### SUPPLIED DATA
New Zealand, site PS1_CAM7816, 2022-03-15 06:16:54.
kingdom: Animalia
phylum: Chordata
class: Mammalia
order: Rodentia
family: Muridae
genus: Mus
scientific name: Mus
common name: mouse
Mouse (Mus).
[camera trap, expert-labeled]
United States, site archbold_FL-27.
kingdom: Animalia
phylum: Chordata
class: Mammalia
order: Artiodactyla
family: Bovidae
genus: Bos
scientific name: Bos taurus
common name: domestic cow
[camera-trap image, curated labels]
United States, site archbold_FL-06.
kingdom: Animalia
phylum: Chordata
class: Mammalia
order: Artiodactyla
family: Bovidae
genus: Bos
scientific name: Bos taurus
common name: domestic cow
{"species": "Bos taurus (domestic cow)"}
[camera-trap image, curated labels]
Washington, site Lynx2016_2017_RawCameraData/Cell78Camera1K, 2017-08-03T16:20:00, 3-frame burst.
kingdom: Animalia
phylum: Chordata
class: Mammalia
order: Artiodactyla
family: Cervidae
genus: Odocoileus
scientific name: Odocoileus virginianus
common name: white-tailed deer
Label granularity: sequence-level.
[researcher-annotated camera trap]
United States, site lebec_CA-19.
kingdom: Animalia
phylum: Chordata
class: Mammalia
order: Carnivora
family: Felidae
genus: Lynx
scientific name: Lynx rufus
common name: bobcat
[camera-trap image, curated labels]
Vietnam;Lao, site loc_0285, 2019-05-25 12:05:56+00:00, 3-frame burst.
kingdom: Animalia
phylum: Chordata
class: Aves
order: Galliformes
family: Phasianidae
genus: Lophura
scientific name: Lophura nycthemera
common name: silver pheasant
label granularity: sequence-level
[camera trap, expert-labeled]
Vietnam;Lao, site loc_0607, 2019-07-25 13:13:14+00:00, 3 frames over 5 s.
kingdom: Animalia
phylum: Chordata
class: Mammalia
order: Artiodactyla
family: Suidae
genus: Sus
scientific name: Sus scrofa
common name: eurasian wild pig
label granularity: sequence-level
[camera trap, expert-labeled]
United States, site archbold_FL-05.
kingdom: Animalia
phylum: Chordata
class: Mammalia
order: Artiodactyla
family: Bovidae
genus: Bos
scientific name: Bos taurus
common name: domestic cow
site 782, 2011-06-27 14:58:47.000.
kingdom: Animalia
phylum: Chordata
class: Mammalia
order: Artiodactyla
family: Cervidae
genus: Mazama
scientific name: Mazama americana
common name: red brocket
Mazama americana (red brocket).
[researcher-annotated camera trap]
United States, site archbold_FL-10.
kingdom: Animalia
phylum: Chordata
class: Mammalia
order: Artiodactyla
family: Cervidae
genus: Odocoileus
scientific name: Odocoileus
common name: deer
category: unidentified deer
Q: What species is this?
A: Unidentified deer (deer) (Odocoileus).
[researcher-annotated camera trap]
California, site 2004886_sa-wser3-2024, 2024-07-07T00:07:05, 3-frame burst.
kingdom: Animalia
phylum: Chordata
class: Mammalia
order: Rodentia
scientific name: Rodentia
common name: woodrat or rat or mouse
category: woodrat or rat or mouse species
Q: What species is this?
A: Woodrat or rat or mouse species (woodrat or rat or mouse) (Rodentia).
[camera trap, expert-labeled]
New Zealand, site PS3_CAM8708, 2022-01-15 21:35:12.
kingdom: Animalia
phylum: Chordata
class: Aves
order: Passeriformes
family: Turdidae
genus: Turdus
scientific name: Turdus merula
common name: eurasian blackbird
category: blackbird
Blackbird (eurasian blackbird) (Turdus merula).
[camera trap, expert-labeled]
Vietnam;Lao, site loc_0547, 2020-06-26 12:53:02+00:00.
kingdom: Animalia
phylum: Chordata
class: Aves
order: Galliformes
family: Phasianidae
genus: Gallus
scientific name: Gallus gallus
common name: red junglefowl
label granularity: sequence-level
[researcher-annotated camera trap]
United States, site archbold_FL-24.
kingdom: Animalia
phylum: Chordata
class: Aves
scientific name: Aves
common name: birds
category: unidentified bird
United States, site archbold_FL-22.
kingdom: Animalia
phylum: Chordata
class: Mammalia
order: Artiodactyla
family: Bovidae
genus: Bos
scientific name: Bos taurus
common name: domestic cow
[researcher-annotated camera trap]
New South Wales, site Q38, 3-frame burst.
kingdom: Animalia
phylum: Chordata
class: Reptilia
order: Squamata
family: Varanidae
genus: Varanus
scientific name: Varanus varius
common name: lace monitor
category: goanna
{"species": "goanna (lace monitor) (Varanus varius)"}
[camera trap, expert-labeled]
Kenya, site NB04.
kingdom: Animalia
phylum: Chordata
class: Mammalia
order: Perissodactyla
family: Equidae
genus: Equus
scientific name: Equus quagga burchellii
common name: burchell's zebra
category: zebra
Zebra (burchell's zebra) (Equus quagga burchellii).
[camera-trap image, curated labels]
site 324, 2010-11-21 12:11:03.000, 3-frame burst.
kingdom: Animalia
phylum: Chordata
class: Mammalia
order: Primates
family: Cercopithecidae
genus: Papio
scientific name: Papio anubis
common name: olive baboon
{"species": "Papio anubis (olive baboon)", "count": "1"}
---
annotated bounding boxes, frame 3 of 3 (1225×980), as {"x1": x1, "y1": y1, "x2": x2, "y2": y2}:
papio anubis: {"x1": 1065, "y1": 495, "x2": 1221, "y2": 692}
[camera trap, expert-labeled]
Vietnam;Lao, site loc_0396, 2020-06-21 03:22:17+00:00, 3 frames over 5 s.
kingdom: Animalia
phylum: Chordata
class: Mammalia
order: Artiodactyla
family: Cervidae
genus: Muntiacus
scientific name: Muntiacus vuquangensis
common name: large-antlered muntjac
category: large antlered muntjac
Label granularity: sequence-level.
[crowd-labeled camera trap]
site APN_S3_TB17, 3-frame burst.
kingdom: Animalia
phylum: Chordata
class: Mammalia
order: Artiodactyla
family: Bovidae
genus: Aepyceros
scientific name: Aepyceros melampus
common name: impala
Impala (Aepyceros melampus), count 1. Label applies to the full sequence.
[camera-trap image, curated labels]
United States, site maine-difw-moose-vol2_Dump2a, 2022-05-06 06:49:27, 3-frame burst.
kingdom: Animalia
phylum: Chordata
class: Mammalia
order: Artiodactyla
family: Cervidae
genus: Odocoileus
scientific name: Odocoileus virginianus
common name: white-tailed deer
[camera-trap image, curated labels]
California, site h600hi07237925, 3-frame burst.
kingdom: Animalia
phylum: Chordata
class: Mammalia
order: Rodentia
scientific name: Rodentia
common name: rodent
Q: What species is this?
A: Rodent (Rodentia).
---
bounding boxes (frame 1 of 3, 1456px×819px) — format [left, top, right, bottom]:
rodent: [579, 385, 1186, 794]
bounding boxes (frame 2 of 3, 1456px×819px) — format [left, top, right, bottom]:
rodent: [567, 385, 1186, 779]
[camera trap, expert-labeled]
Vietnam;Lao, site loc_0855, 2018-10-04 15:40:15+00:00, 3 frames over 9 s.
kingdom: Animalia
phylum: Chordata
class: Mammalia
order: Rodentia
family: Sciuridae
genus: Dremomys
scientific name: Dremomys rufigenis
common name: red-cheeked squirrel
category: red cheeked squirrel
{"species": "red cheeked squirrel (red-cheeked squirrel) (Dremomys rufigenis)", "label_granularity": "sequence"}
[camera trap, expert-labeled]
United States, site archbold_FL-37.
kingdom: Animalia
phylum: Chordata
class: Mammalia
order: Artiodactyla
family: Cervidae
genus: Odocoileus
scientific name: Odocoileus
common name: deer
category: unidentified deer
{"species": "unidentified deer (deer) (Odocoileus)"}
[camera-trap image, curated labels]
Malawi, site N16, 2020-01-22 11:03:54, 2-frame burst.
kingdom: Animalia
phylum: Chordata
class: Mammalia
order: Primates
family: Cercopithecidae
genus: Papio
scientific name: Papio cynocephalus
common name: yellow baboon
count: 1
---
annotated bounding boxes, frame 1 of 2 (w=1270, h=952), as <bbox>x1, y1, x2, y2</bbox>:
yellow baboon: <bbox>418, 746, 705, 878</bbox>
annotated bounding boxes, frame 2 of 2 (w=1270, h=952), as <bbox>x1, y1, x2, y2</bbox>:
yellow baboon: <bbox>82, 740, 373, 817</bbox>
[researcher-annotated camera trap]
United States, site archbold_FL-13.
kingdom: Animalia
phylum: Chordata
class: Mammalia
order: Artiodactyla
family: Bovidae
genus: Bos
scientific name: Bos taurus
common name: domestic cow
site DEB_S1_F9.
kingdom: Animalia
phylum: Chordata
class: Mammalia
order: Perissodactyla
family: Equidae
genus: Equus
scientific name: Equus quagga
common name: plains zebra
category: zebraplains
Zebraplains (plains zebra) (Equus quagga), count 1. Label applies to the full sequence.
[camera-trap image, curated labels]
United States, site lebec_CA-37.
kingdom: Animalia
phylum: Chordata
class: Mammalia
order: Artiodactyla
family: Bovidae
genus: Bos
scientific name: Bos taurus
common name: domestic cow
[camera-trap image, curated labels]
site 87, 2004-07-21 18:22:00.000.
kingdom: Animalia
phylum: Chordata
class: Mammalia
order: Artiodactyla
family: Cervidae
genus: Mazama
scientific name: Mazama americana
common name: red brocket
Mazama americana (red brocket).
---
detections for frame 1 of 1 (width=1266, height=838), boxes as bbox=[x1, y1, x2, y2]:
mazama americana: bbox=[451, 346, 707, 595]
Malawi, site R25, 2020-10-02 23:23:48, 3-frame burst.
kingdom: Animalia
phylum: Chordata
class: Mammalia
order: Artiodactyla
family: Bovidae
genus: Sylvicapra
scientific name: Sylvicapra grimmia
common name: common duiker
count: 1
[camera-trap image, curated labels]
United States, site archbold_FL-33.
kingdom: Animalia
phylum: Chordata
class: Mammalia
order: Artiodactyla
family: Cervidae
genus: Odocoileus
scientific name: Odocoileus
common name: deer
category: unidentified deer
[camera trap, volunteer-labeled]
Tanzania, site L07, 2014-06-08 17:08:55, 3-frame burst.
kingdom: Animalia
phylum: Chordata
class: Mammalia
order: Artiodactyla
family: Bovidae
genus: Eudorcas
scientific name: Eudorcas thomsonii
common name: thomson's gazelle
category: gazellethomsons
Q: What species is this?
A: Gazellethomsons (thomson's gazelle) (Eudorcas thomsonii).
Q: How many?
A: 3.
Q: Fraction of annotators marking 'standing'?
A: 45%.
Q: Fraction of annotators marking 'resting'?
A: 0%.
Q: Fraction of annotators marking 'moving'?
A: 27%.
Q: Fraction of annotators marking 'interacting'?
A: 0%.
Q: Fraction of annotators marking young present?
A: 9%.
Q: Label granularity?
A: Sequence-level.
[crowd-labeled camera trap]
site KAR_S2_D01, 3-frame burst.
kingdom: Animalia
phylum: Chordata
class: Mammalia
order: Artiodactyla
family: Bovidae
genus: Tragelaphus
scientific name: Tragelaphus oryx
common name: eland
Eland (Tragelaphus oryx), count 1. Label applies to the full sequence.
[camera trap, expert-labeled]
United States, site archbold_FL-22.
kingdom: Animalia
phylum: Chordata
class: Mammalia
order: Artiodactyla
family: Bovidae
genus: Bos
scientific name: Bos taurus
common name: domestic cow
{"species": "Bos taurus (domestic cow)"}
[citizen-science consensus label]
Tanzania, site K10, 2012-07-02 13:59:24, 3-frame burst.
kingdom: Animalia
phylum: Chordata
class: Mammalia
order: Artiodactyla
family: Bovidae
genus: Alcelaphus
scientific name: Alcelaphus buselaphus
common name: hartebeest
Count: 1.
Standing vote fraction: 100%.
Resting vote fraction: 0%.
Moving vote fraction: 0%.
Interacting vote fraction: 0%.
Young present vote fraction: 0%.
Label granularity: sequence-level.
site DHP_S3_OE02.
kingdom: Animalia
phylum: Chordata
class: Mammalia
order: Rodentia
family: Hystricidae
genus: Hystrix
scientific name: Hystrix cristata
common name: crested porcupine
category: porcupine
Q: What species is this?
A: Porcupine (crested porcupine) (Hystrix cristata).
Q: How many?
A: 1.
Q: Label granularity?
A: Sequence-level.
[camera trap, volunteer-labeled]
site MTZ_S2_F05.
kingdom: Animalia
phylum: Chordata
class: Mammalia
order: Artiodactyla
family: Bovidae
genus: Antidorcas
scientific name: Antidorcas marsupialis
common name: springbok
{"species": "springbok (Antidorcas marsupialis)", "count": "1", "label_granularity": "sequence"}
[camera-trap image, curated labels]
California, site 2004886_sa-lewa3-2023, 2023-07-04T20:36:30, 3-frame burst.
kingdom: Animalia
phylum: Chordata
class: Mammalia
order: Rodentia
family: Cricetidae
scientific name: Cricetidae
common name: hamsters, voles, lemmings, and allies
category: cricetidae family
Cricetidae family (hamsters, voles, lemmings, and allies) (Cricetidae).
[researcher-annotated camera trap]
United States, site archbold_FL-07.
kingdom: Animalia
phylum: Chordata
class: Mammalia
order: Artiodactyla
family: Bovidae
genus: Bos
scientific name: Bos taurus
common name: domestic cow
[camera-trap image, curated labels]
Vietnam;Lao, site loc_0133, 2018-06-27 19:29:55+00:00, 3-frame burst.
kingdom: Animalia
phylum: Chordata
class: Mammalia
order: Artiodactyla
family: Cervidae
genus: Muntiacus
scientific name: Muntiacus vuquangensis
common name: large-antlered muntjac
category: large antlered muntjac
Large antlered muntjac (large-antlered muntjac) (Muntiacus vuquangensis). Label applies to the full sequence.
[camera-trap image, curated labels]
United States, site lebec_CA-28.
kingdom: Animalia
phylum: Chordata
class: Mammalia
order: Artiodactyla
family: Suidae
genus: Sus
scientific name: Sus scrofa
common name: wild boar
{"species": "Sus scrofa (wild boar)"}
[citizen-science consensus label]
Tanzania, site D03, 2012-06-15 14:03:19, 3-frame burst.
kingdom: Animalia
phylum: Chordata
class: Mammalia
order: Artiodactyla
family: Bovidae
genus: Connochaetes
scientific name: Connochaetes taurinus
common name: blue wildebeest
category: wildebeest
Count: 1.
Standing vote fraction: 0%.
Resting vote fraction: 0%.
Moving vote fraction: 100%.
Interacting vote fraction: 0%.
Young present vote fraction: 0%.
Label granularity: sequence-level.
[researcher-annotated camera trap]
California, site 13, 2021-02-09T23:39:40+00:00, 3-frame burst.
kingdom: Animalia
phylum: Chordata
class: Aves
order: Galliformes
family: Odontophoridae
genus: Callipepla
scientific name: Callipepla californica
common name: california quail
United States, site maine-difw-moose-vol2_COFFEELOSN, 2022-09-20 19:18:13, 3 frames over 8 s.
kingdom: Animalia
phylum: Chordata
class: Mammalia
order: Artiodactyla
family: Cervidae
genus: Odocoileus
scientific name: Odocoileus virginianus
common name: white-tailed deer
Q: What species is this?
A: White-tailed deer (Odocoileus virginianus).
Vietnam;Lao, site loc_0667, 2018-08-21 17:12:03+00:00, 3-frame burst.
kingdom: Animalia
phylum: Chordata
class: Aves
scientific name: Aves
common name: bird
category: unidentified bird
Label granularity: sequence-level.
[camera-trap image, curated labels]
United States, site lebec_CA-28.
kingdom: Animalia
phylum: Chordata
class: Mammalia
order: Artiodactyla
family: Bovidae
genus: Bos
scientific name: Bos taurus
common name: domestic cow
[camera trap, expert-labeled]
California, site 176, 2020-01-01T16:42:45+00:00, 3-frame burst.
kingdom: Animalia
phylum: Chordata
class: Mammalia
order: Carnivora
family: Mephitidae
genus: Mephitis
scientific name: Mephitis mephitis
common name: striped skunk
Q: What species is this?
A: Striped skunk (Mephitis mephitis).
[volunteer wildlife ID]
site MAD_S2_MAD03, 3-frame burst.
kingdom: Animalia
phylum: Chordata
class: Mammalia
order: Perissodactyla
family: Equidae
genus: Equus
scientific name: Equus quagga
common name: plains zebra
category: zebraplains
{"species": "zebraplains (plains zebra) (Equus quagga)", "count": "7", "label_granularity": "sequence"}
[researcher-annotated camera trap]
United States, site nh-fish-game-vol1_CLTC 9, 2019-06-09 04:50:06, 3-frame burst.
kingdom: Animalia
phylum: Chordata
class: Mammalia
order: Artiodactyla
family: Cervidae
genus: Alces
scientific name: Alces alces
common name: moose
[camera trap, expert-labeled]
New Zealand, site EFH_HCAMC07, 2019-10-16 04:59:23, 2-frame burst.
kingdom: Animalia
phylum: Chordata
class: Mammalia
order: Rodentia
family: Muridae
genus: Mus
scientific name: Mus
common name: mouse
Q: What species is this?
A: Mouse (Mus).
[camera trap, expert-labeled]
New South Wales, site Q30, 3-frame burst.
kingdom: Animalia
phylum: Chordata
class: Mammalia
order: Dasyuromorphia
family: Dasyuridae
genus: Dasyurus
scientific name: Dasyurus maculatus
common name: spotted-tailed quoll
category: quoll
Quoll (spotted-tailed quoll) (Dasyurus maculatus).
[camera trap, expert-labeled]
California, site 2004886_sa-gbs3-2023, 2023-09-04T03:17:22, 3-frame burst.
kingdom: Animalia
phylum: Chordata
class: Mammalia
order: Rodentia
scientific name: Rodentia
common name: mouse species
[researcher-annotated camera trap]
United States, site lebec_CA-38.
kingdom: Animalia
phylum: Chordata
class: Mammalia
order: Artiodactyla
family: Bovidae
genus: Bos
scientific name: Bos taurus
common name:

### YOUR INSTRUCTIONS
Return every line of the records in which the word "Malawi" is found.

### EXPECTED ANSWER
Malawi, site N16, 2020-01-22 11:03:54, 2-frame burst.
Malawi, site R25, 2020-10-02 23:23:48, 3-frame burst.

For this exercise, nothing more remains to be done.